** Directives **
a: Duplicate the bug report from "#79 from Ernst" to "I transferred them.".
b: According to the bug report, which bug was this one created as a clone of?
┌─ Supplied text
After an evaluation, GNOME has moved from Bugzilla to GitLab. Learn more about GitLab.
No new issues can be reported in GNOME Bugzilla anymore.
To report an issue in a GNOME project, go to GNOME GitLab.
Do not go to GNOME Gitlab for: Bluefish, Doxygen, GnuCash, GStreamer, java-gnome, LDTP, NetworkManager, Tomboy.
Bug 350034 - file{src,sink} don't convert to filesystem encoding
file{src,sink} don't convert to filesystem encoding
Status: RESOLVED OBSOLETE
Product: GStreamer
Classification: Platform
Component: gstreamer (core)
git master
Other Linux
: Normal normal
: git master
Assigned To: GStreamer Maintainers
GStreamer Maintainers
: 521663 (view as bug list)
Depends on:
Blocks:
 
 
Reported: 2006-08-05 09:23 UTC by Alex Lancaster
Modified: 2018-05-04 08:56 UTC
See Also:
GNOME target: ---
GNOME version: ---


Attachments
patch (2.40 KB, patch)
2006-08-10 15:56 UTC, James "Doc" Livingston
reviewed Details | Review
possible patch (3.14 KB, patch)
2008-03-11 14:28 UTC, Wim Taymans
none Details | Review
improved patch (3.25 KB, patch)
2008-03-11 14:41 UTC, Wim Taymans
none Details | Review
updated patch (2.39 KB, patch)
2008-03-11 14:43 UTC, Wim Taymans
needs-work Details | Review

Description Alex Lancaster 2006-08-05 09:23:12 UTC
+++ This bug was initially created as a clone of Bug #322268 +++

Moving open issue reported in bug #322268 and closing that bug. 

#79 from Ernst Persson

> When using Swedish the songs on a CD are called Okänd ... (Unknown)
> That is a unicode 'ä' I guess and it got messed up when transferred to the
> library.

> Also track 4 was named differently than all other tracks when I transferred them.
> Unfortunately I don't have internet at home right now so I can't give you all
the details.

#80 from James "Doc" Livingston 

> Ernst: was the 'ä' that got messed up the one in the file/folder names, or in
> the tags?

> With respect to track 4, what was it called and what should it have been 
> called?

#81 from Ernst Persson 

> This is in the tags, but it's reflected in the filenames I think.
> Since I still don't have net at home this is only improvised.

> It was something like this:
> Okänd Sång 1
> Okänd Sång 2
> Okänd Sång 3
> Okänd Sång 4
> Okänd Sång 5

> DnD all songs to library,

> And became:
> Ok$€nd S@£ng 1
> Ok$€nd S@£ng 2
> Ok$€nd S@£ng 3
> 04 - Ok$€nd S@£ng.mp3
> Ok$€nd S@£ng 5
Comment 1 Alex Lancaster 2006-08-05 09:24:37 UTC
Ernst, can you confirm if this bug is still present?
Comment 2 Alex Lancaster 2006-08-05 09:31:55 UTC
Oops, NEEDINFO doesn't work since I'm the reporter ;)
└─
┌─ Data rows
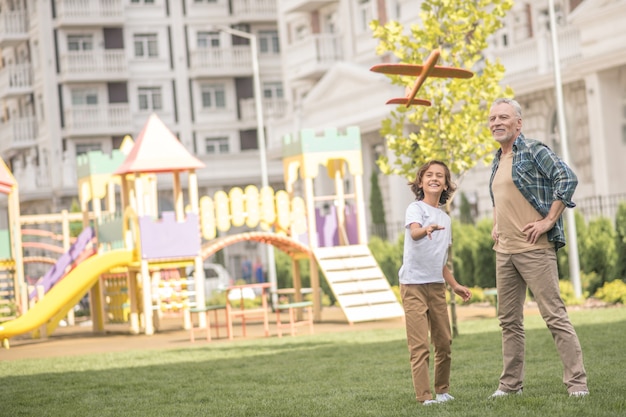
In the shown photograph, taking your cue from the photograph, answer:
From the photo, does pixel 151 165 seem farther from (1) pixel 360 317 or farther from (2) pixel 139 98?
(2) pixel 139 98

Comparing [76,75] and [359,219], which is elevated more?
[76,75]

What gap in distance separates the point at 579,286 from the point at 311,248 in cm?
520

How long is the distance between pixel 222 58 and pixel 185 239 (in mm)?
36166

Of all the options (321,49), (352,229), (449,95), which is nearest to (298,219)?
(352,229)

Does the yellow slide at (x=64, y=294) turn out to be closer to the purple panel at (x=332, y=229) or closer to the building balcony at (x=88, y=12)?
the purple panel at (x=332, y=229)

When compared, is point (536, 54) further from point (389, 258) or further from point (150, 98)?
point (150, 98)

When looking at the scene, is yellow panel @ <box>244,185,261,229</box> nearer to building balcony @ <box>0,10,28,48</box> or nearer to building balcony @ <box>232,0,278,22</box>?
building balcony @ <box>232,0,278,22</box>

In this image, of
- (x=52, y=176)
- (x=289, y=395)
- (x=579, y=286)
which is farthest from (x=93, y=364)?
(x=52, y=176)

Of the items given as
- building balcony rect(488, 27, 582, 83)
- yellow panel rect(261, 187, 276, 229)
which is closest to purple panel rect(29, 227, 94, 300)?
yellow panel rect(261, 187, 276, 229)

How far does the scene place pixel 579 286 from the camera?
2439 cm

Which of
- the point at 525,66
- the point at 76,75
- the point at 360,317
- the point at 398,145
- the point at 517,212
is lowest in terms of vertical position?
the point at 360,317

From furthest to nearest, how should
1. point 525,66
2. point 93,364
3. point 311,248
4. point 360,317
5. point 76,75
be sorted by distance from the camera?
point 76,75
point 525,66
point 311,248
point 360,317
point 93,364

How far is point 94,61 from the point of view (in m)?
57.6

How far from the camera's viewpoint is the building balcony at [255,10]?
193ft
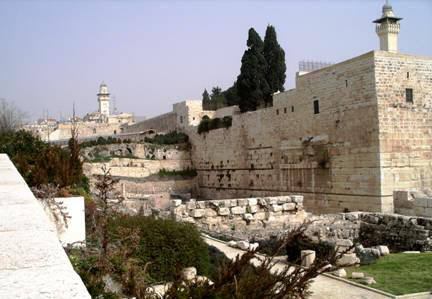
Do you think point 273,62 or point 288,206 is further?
point 273,62

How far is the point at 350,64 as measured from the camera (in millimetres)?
14438

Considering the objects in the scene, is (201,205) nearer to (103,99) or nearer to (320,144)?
(320,144)

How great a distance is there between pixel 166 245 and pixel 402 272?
3.15 m

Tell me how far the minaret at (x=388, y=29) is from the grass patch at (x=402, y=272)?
14.7 metres

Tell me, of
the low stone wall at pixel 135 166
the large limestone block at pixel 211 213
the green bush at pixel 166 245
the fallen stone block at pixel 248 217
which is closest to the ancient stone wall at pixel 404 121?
the fallen stone block at pixel 248 217

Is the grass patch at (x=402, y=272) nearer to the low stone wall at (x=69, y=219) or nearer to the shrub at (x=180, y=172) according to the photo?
the low stone wall at (x=69, y=219)

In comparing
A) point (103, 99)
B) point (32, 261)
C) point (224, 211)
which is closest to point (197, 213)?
point (224, 211)

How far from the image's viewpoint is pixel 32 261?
5.71 ft

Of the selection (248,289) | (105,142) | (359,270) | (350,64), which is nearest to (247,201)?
(359,270)

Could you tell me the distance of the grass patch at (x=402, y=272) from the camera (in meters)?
5.41

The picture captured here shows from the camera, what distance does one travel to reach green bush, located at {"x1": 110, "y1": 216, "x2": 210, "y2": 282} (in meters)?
5.64

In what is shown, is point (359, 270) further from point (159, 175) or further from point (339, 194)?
point (159, 175)

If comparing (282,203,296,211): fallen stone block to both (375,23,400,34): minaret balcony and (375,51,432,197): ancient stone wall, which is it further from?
(375,23,400,34): minaret balcony

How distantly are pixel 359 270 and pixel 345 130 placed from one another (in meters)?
8.78
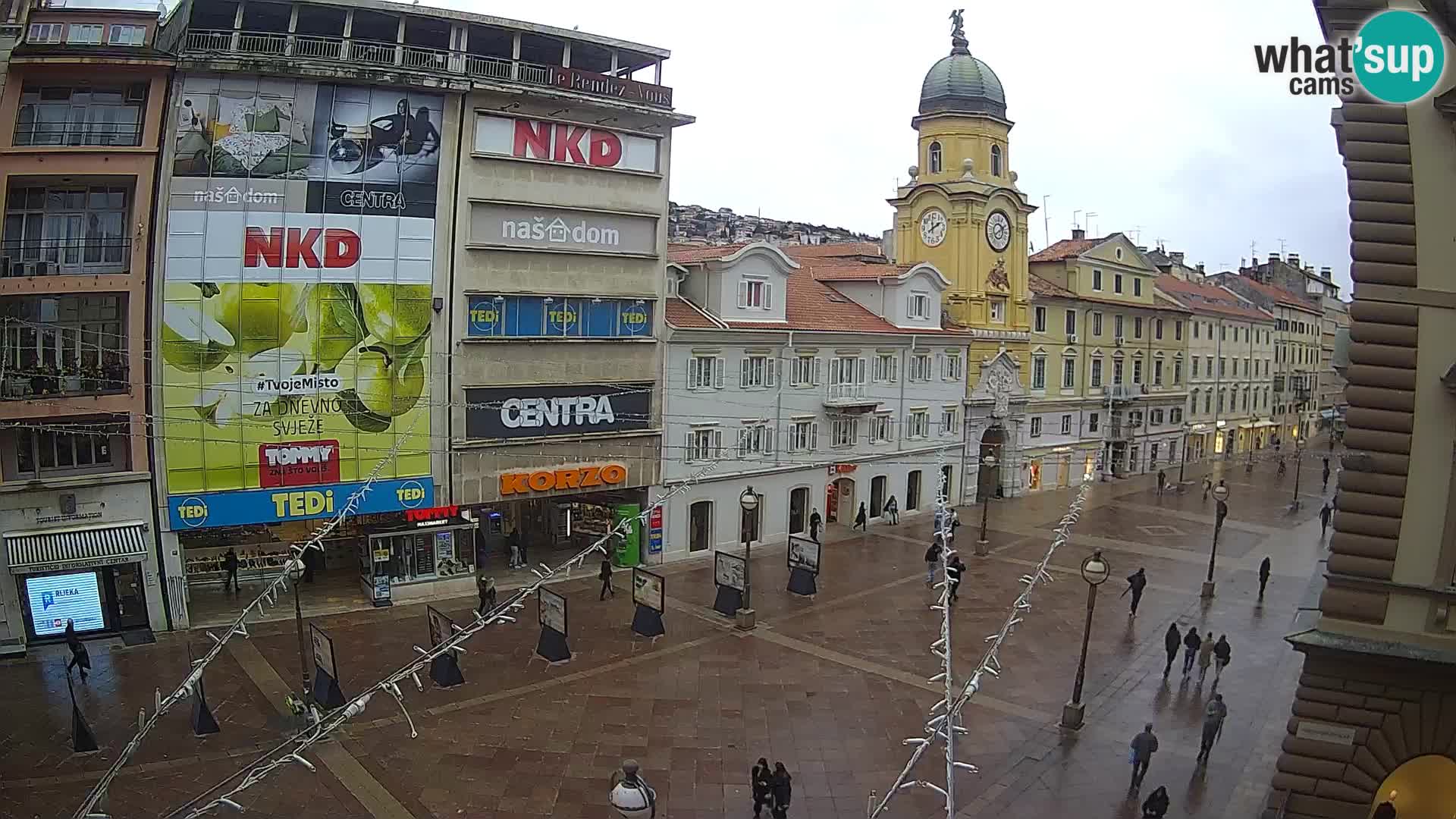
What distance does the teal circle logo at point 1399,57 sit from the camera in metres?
12.8

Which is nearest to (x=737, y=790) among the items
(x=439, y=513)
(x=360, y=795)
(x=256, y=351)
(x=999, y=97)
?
(x=360, y=795)

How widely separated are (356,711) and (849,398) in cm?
3200

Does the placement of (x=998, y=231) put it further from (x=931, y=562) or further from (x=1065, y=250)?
(x=931, y=562)

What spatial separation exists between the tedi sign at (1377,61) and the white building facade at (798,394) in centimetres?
2194

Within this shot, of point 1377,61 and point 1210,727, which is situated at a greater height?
point 1377,61

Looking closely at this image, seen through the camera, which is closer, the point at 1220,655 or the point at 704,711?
the point at 704,711

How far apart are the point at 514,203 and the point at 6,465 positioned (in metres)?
14.7

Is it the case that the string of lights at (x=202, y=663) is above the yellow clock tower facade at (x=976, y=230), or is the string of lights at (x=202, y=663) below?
below

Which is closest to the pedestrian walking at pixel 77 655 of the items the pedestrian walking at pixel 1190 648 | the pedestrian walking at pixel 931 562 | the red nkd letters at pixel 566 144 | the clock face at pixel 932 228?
the red nkd letters at pixel 566 144

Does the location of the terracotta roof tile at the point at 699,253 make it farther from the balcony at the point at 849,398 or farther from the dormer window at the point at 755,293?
the balcony at the point at 849,398

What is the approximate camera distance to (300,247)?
2606 centimetres

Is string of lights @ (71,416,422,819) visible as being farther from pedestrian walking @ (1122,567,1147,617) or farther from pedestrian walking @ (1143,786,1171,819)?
pedestrian walking @ (1122,567,1147,617)

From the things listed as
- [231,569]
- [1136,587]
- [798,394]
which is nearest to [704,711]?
[1136,587]

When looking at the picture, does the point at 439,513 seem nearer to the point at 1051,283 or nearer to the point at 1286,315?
the point at 1051,283
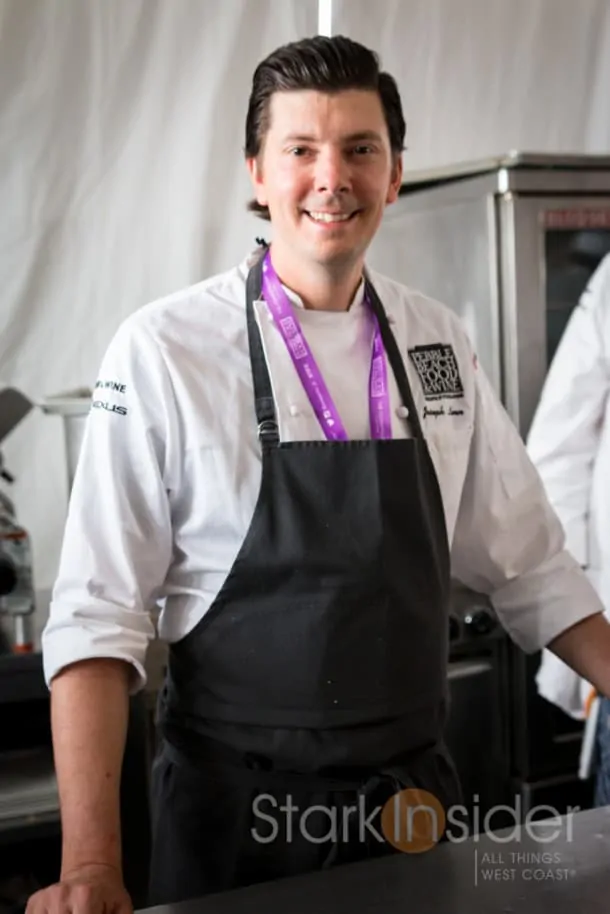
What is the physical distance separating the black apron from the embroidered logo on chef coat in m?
0.14

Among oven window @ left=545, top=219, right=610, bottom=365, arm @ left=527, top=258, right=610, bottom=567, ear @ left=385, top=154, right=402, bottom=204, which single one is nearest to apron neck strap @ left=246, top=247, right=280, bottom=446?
ear @ left=385, top=154, right=402, bottom=204

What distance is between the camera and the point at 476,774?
1.96 m

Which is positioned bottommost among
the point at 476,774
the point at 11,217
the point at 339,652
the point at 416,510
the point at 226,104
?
the point at 476,774

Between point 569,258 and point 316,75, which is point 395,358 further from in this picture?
point 569,258

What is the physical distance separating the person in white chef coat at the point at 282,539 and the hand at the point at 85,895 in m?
0.17

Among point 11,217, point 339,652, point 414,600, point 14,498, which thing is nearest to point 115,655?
point 339,652

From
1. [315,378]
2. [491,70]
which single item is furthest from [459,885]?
[491,70]

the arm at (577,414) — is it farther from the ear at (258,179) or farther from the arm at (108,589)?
the arm at (108,589)

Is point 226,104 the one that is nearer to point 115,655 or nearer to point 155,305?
point 155,305

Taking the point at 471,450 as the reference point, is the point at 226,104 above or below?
above

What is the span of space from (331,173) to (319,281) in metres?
0.13

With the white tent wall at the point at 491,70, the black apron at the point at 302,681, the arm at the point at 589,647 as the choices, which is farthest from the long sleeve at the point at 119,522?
the white tent wall at the point at 491,70

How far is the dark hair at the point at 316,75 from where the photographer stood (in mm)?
1146

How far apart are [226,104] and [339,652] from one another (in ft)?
4.73
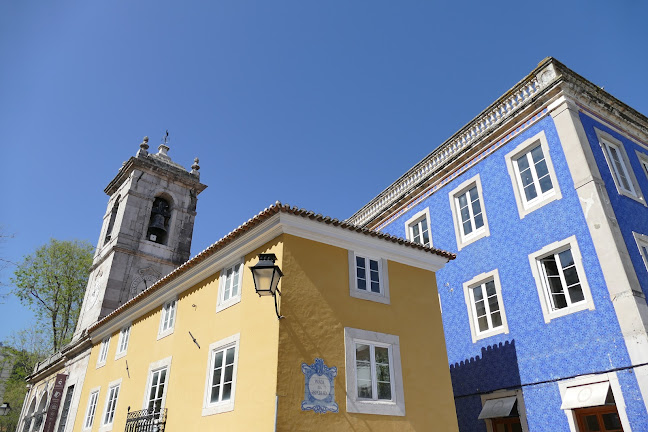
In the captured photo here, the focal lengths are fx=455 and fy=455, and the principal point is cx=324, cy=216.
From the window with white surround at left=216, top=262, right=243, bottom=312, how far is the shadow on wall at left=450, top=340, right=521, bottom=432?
6517mm

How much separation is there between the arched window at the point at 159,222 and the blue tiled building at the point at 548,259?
14.9 meters

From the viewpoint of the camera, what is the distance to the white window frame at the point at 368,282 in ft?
32.1

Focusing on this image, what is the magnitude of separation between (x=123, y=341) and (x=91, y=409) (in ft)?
8.05

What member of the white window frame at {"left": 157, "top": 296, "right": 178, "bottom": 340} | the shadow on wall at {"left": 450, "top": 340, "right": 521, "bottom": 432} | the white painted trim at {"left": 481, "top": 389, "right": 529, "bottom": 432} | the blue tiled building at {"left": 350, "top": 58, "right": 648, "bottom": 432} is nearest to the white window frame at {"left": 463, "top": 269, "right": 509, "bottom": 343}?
the blue tiled building at {"left": 350, "top": 58, "right": 648, "bottom": 432}

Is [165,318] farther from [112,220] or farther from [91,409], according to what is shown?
[112,220]

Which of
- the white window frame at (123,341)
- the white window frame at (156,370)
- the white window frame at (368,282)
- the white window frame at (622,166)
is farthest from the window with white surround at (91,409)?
the white window frame at (622,166)

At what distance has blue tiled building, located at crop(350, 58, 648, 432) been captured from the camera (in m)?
9.15

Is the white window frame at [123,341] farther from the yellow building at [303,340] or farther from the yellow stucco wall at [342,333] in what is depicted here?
the yellow stucco wall at [342,333]

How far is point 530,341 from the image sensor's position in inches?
418

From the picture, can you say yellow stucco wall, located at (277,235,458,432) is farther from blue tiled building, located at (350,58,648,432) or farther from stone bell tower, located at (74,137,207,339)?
stone bell tower, located at (74,137,207,339)

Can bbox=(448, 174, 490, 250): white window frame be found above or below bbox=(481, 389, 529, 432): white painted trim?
above

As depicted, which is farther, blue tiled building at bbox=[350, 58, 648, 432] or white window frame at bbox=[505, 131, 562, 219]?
white window frame at bbox=[505, 131, 562, 219]

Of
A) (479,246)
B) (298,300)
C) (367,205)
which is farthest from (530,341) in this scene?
(367,205)

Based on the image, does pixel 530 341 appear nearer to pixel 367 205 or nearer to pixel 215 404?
pixel 215 404
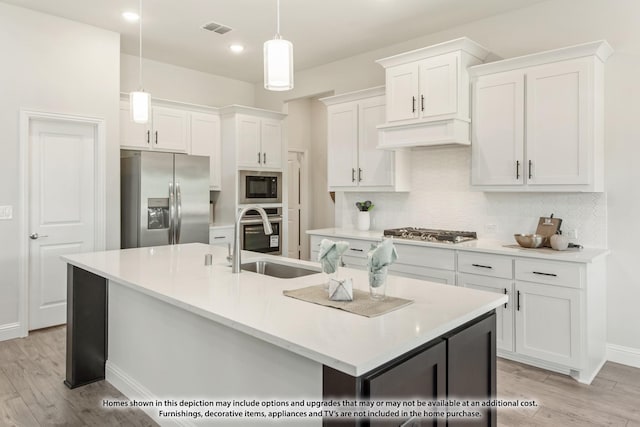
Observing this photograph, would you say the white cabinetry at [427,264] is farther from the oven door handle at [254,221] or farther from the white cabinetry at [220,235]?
the white cabinetry at [220,235]

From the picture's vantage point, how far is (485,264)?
3334 mm

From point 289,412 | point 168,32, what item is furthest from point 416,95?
point 289,412

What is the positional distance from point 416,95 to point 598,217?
1782mm

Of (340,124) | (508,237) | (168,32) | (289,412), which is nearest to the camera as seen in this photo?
(289,412)

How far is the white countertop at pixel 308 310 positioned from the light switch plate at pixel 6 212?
179 cm

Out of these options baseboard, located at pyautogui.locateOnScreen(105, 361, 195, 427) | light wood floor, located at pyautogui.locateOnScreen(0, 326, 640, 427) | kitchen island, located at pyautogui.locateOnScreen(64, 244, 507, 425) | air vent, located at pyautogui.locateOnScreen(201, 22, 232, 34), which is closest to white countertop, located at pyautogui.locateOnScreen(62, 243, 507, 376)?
kitchen island, located at pyautogui.locateOnScreen(64, 244, 507, 425)

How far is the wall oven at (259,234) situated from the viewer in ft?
17.8

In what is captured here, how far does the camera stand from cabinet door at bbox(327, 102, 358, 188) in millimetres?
4695

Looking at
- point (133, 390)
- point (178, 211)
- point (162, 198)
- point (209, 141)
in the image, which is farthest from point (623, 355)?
point (209, 141)

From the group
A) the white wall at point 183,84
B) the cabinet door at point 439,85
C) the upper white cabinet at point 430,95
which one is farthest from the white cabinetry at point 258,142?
the cabinet door at point 439,85

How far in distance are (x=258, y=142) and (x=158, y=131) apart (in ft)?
4.17

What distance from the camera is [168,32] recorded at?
4402 mm

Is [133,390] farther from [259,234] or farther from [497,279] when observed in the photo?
[259,234]

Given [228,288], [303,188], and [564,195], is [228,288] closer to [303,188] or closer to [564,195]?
[564,195]
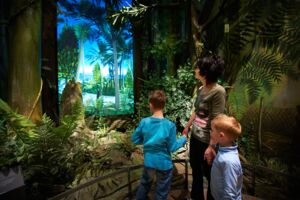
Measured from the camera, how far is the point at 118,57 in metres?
6.56

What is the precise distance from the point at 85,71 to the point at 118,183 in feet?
10.6

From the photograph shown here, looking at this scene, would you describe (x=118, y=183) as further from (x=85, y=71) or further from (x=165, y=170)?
(x=85, y=71)

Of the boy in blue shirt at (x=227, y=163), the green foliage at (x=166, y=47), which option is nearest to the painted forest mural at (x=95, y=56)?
the green foliage at (x=166, y=47)

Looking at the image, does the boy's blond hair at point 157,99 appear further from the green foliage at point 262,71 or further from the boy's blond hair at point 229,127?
the green foliage at point 262,71

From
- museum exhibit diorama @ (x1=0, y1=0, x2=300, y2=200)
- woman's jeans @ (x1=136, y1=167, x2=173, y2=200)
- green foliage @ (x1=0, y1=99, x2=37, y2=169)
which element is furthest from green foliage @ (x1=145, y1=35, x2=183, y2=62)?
woman's jeans @ (x1=136, y1=167, x2=173, y2=200)

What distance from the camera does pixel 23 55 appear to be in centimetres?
417

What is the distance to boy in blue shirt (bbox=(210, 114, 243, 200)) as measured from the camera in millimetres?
1924

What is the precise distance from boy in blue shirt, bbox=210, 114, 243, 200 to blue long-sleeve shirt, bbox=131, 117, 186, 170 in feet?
1.62

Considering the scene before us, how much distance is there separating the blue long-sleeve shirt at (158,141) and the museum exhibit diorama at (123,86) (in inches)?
32.8

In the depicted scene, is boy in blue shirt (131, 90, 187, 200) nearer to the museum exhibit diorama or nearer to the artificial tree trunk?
└─
** Full solutions **
a:
#79 from Ernst Persson

> When using Swedish the songs on a CD are called Okänd ... (Unknown)
> That is a unicode 'ä' I guess and it got messed up when transferred to the
> library.

> Also track 4 was named differently than all other tracks when I transferred them.

b: Bug #322268